During construction, waste diversion is a prime directive. “About 60% of landfill materials today come from construction waste,” says Buerge, noting that the project is repurposing the board form from concrete pours for use in the interiors.
“Beck continues to bring ideas like that,” Buerge says. “It wasn’t our idea to reuse the board form, it was their idea. They said, ‘You know, we’re gonna have to tear this out, it’s getting beat up so we’re going to have to replace it. What if we kept that and tried to find a new use for it?’”
The concrete pours had a carbon capture component to them, says Andrews, citing a 24% reduction in CO2 emissions from regional averages using Holcim’s EcoPACT product. “Every yard of concrete that was being poured on site during the structural phase was contributing toward the carbon-positive goals.”
The 13-story project will feature 265 rooms and a bar on the rooftop.
Photo courtesy of KHS&S
No Parking
Urban Villages also pushed to not include a carbon-intensive parking garage in the design, meaning Populus will be the first hotel in Denver without onsite parking.
“That’s a big deal, because the carbon footprint of onsite structural parking garages is very, very high,” Buerge notes. “And it’s not just the carbon footprint of building it, but it’s also when you build it to make single-occupancy vehicles much more easy to use.”
The downtown site is walkable and across the street from Civic Center Station, one of the busiest mass-transit centers in Denver. “It’s very easy and accessible for travelers to get their mass transit or Uber if they needed to, so there’s partly the carbon footprint of the building that was reduced, but it’s also about incentivizing travelers to not use a single-occupancy vehicle to get to and park at our building,” he says.
Jon Buerge of Urban Villages says the hotel will be a “skyline-defining” building for Denver.
Photo courtesy of Studio Gang
Tricky Spot
The site has a prime location at Colfax Avenue and 14th Street, but space is notably limited.
“The actual site that we’re building on for this project is smaller than the smallest concrete pour on our last project,” says Andrews of the 10,000-sq-ft parcel. “It’s bound by three busy streets that create a triangle.
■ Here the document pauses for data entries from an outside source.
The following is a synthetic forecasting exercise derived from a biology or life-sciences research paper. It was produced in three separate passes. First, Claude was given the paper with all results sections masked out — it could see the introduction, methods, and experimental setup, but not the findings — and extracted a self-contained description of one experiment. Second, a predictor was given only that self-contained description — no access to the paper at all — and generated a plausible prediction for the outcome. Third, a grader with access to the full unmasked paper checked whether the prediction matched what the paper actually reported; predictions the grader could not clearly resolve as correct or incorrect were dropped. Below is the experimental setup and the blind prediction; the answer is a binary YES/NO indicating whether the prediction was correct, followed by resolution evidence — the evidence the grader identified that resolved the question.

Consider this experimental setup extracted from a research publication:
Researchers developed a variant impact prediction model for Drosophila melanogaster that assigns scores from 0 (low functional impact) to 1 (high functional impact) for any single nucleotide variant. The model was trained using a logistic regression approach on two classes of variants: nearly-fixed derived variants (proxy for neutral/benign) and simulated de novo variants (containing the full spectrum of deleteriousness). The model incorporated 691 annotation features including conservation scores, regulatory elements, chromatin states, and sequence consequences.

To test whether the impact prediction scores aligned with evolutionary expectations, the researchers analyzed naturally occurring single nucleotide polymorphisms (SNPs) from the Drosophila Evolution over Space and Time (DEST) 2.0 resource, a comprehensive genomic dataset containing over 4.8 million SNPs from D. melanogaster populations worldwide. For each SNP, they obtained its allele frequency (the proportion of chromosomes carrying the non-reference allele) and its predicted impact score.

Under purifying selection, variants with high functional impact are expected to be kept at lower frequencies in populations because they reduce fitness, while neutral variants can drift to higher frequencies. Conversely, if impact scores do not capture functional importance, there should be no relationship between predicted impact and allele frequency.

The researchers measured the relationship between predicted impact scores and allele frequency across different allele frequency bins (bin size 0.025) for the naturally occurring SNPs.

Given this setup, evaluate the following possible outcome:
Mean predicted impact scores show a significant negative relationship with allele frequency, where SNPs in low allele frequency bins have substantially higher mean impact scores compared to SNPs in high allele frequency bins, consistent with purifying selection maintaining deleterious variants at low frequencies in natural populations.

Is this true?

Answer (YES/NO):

The building takes up 95% of that triangle, so there’s not a lot of room to sort of maneuver now that the building is the ground.”
It’s quite a task “just coordinating MEP installations and drywall and framing and giving every worker the space they need,” he adds. “The size of the building footprint for floor plates creates this condition where each floor is very dense, 35 rooms on a floor, and they’re all very small, so there’s a lot of repetitive work.”
Located across the street from both the Webb building and the Denver City and County Building, “the site gets a lot of attention by default,” Buerge adds. “You get a lot of eyes, a lot of challenges.”
The open design at street level also maximizes the building’s very public location. “A lot of buildings downtown are not inviting. You walk by them and can’t find the front door, or the glass is darkened or highly reflective, and you can’t see in,” he says. “What we really want to do with this building is make it a very inviting, very public-facing space. It’s a hotel, but the public areas are really intended to be a place for the community to gather.”